The most commonly used configuration for the past eleven years, however, has been the proton bombarded, GaAs-A 1G aAs double heterostructure (DH) laser described, for example, by H. C. Casey, Jr. and M. B. Panish in Heterostructure Lasers, Part B, pp. 207-210, Academic Press, Inc., N.Y., N.Y. (1978). Despite its various shortcomings, lasers of this type have regularly exhibited lifetimes in excess of 100,000 hours, and a number have exceeded 1,000,000 hours (based no accelerated aging tests). Long lifetimes have also been observed in DH LEDs employing similar proton bombardment to delineate the current channel.

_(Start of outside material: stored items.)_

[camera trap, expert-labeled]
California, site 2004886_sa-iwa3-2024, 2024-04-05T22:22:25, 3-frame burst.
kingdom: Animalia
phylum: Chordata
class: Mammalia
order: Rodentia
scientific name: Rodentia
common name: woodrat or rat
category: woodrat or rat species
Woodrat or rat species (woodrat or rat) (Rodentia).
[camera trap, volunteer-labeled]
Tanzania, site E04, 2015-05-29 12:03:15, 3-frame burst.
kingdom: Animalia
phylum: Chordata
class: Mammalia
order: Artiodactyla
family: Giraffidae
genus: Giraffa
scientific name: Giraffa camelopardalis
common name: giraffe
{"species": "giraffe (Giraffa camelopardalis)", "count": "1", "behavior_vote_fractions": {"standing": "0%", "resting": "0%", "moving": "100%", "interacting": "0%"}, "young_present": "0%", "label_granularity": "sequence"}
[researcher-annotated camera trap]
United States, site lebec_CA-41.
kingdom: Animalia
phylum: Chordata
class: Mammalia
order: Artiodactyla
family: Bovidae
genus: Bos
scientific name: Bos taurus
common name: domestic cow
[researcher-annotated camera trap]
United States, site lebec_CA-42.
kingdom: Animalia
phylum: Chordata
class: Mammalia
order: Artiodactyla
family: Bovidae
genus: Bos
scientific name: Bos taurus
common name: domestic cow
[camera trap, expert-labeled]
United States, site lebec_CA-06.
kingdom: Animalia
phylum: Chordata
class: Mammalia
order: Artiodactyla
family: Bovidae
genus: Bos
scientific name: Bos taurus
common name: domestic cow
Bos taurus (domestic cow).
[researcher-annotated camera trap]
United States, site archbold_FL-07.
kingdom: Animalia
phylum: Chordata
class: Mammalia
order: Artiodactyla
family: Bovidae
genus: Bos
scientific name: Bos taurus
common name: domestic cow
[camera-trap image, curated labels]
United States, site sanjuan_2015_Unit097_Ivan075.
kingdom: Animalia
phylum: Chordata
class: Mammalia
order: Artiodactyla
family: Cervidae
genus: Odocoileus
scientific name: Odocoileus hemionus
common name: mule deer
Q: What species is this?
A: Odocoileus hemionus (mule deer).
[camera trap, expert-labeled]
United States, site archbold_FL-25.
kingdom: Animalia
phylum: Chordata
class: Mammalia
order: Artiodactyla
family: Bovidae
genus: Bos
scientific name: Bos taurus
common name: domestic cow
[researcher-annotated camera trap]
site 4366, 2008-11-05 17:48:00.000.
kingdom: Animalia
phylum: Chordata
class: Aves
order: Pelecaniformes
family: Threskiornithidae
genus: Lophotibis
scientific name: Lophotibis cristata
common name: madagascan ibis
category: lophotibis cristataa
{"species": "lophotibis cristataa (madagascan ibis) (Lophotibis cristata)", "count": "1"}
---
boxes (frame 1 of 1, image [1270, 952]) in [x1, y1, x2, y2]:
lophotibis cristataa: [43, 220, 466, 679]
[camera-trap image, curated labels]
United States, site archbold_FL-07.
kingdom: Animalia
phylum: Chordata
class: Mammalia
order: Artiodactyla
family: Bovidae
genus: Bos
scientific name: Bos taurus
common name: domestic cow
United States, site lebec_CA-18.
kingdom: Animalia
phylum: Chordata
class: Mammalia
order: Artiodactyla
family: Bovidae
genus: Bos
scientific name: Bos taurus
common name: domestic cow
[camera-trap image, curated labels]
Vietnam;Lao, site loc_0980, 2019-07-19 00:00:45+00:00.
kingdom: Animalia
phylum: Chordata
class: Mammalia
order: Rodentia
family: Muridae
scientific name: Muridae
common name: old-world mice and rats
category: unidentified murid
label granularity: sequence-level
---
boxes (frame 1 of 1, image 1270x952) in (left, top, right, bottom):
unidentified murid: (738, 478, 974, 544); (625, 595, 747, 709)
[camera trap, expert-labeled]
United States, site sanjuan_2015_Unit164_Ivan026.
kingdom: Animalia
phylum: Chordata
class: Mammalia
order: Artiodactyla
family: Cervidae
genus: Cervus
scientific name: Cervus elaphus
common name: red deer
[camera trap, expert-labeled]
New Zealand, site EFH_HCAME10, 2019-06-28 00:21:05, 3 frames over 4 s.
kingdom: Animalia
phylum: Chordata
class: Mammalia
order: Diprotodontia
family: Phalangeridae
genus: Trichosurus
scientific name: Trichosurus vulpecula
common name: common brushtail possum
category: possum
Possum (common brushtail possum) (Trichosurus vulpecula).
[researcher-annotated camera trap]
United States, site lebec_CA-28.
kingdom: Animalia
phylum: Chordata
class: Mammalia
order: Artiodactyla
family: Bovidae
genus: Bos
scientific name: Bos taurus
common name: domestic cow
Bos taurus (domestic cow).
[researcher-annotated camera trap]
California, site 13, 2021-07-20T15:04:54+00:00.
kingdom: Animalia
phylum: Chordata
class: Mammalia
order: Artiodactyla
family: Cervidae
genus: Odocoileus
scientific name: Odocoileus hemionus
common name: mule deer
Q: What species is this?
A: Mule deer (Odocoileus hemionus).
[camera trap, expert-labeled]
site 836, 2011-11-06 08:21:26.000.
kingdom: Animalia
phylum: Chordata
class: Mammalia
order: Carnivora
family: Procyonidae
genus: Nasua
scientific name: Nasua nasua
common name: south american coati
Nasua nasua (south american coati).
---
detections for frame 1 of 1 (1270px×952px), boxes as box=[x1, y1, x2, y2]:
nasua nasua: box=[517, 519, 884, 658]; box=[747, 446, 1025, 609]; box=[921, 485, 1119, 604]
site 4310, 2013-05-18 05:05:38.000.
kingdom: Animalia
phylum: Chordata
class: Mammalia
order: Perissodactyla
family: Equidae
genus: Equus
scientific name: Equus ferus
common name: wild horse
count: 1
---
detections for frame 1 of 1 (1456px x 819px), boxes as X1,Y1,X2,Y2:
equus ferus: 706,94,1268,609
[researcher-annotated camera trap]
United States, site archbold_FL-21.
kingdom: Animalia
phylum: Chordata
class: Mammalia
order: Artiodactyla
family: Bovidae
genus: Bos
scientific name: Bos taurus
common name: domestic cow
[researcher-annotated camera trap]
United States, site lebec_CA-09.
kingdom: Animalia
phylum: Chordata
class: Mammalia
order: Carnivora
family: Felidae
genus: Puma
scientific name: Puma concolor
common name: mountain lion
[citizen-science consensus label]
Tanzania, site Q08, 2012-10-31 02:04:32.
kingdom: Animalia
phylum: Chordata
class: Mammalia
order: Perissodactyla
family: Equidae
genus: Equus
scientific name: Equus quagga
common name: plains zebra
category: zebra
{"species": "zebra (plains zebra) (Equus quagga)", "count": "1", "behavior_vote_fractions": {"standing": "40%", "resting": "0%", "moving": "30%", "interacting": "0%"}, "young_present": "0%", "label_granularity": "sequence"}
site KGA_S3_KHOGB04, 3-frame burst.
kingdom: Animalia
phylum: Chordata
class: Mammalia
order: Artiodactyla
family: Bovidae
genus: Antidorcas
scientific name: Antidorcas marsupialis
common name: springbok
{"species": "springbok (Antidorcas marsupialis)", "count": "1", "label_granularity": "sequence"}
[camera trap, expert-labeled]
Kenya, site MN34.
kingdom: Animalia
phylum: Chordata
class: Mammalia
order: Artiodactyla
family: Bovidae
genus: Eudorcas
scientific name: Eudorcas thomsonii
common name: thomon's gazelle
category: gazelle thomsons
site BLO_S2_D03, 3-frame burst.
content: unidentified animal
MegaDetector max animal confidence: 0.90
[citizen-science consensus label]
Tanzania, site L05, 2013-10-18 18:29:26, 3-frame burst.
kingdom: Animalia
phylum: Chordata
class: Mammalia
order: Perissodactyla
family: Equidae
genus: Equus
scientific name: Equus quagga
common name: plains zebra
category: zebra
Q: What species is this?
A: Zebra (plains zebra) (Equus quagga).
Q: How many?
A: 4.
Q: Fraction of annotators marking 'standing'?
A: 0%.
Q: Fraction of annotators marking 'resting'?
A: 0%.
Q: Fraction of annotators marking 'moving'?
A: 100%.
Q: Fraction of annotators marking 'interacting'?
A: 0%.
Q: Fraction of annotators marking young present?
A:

Several of the shortcomings of proton bombarded DH lasers are discussed by R. W. Dixon et al in The Bell System Technical Journal, Vol. 59, No. 6, pp. 975-985 (1980). They explored experimentally the optical nonlinearity (presence of "kinks" in the light-current (L-I) characteristics) and the threshold-current distribution of AlGaAs, proton-bombardment-delineated, stripe geometry DH lasers as a function of stripe width (5, 8, and 12 .mu.m) in cases in which the protons did and did not penetrate the active layer. They demonstrated that shallow proton bombardment with adequately narrow strips (e.g., 5 .mu.m) can result in satisfactory optical linearity (kinks are driven to non-obtrusive, high current levels) without the threshold penalty that has been associated with narrow-stripe lasers in which the protons penetrate the active layer. On the other hand, lasers with such narrow strips have exhibited a statistically meaningful, although not demonstrably fundamental, decrease in lifetime. In addition, failure of the protons to penetrate the active layer increases device capacitance and hence reduces speed of response and, moreover, increases lateral current spreading and hence increases spontaneous emission. In digital systems, the latter implies a higher modulation current to achieve a predetermined extinction ratio or a lower extinction ratio for a predetermined modulation current.
The concurrently filed application of R. W. Dixon et al, supra, describes stripe geometry, proton bombardment-delineated DH lasers in which satisfactorily high optical linearity, low capacitance, and low spontanenous emission levels are achieved by means of a current confinement scheme in which the current channel is narrower at the top near the p-side contact and wider at the bottom near the active layer. More generally, the Dixon et al application describes light emitting semiconductor devices (lasers or LEDs) having a semiconductor body, an active region within the body, and constraining means through which current flows from a major surface of the body to the active region, thereby causing radiative recombination of holes and electrons in the active region. The constraining means includes first means forming a relatively narrow first channel which extends from approximately the major surface into the body to a depth short of the active region, and second means forming a relatively wider second channel which extends from approximately that depth into or through the active region. Illustratively, the first and second means comprise high resistivity regions which bound the channel. These regions can be formed by a number of techniques including proton bombardment, oxygen bombardment, or suitable etching and regrowth of high resistivity material.